The Eight Circuit's holding in Jones Truck should be compared with a more recent decision by a bankruptcy court in the district of Oregon in In re Highway Transportation Co. of Delaware, 224 B.R. 457 (Bankr. D. Ore. 1998). In Highway Transportation, the debtor made post-petition payments to various employees for accrued vacation time. Some of the vacation time was earned pre-petition and some was earned post-petition. The union representing the employees subsequently filed proofs of claim on behalf of the employees. The debtor, in objecting to the claims, contended, inter alia, that the payments made to the employees for accrued pre-petition vacation time were voidable transfers recoverable pursuant to Section 549 of the Code. The bankruptcy court disagreed, holding that by virtue of its obligations under Section 1113 of the Code, the debtor was not only authorized, but was, indeed, required to pay all of the accrued vacation pay, whether it had accrued pre-petition or post-petition, unless and until the debtor was relieved of its obligation to fully comply with the collective bargaining agreement pursuant to Section 1113.

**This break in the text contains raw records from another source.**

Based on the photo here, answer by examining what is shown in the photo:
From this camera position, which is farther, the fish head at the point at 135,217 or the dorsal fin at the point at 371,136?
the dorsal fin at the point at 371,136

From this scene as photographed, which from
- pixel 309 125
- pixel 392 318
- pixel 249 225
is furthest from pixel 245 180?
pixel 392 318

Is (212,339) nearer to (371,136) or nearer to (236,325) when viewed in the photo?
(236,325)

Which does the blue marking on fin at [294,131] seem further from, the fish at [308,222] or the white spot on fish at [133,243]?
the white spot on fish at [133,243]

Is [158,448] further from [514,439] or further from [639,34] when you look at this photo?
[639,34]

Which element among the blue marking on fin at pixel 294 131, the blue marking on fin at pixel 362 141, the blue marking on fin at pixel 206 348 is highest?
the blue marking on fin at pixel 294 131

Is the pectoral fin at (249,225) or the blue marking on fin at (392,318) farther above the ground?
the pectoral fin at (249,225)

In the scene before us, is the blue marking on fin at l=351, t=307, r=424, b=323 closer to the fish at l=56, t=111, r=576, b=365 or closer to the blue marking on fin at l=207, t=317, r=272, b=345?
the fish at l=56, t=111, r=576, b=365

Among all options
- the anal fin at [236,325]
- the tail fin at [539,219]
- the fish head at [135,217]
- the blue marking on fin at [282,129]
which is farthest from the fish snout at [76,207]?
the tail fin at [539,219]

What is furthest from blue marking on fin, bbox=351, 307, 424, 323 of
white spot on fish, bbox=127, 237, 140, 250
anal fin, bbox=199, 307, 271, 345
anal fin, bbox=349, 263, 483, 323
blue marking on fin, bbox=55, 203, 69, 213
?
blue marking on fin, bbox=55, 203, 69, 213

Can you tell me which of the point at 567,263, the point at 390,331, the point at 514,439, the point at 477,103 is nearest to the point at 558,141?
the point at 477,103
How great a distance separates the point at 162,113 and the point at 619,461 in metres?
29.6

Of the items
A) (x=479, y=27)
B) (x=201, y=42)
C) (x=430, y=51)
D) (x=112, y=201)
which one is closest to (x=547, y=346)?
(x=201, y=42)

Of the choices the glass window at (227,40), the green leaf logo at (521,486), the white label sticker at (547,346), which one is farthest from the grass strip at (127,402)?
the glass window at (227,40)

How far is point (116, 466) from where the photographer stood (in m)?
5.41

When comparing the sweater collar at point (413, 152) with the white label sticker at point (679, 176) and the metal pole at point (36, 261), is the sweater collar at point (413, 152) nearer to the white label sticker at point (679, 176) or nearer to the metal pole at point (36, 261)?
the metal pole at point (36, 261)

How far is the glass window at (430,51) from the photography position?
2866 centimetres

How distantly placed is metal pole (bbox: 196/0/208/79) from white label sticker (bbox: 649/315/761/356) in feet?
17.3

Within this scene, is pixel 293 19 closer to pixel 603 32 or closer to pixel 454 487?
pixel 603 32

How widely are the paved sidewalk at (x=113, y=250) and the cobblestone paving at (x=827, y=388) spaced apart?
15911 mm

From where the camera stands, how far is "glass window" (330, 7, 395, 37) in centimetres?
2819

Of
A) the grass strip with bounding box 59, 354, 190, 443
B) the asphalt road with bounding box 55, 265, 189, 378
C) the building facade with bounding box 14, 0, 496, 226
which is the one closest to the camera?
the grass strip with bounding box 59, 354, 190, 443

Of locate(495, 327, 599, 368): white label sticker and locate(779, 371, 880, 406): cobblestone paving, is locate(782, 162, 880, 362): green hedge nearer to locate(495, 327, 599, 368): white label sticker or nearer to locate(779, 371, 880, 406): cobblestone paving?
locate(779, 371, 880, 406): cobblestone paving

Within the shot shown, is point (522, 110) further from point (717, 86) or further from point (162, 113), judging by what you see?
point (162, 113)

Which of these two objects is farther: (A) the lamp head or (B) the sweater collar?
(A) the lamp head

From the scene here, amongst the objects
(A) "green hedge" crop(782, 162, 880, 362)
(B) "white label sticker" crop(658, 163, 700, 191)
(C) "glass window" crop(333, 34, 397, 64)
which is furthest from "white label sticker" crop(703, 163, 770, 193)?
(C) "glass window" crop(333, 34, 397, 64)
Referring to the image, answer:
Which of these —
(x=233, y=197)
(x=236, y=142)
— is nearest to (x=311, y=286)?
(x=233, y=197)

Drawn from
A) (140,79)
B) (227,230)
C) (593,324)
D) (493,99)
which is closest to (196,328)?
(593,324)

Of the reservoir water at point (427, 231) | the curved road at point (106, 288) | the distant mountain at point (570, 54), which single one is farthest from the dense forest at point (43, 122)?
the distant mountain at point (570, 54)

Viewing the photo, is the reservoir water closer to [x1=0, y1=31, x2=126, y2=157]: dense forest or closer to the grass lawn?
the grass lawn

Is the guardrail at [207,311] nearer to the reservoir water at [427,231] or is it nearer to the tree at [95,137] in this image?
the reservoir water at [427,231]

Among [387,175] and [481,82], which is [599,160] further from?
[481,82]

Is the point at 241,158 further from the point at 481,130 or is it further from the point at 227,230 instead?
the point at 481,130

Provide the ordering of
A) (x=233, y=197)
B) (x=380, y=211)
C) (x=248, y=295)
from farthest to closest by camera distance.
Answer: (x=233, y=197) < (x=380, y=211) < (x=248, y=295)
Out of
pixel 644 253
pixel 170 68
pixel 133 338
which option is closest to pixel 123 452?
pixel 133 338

The bankruptcy court's decision in Highway Transportation should be compared to an earlier decision by the United States District Court in Tool & Dye Makers Local Lodge No. 113 v. Buhrke Industries, Inc., 1996 U.S. Dist. LEXIS 3314 (N.D. Ill., March 14, 1996). In that case, the employee claimants contended that the debtor was required to make immediate payment of vacation benefits which were earned pre-petition but which "matured" shortly after the filing of the petition. The employees contended that a failure to make immediate payment of such claims would constitute a unilateral alteration of the collective bargaining agreement on which the claims were based under Section 1113 of the Code. The debtor conceded that the claims were entitled to administrative priority but refused to make immediate payment. The district court affirmed the holding of the bankruptcy court but payment of the claims could be deferred and provided for under the plan of reorganization. The bankruptcy court for the Northern District of Illinois reached a similar decision in In re Moline Corp., 144 B.R. 75 (Bankr. N.D. Ill. 1992), appeal denied, 1992 U.S. Dist. LEXIS 14202 (N.D. Ill., Sep. 17, 1992).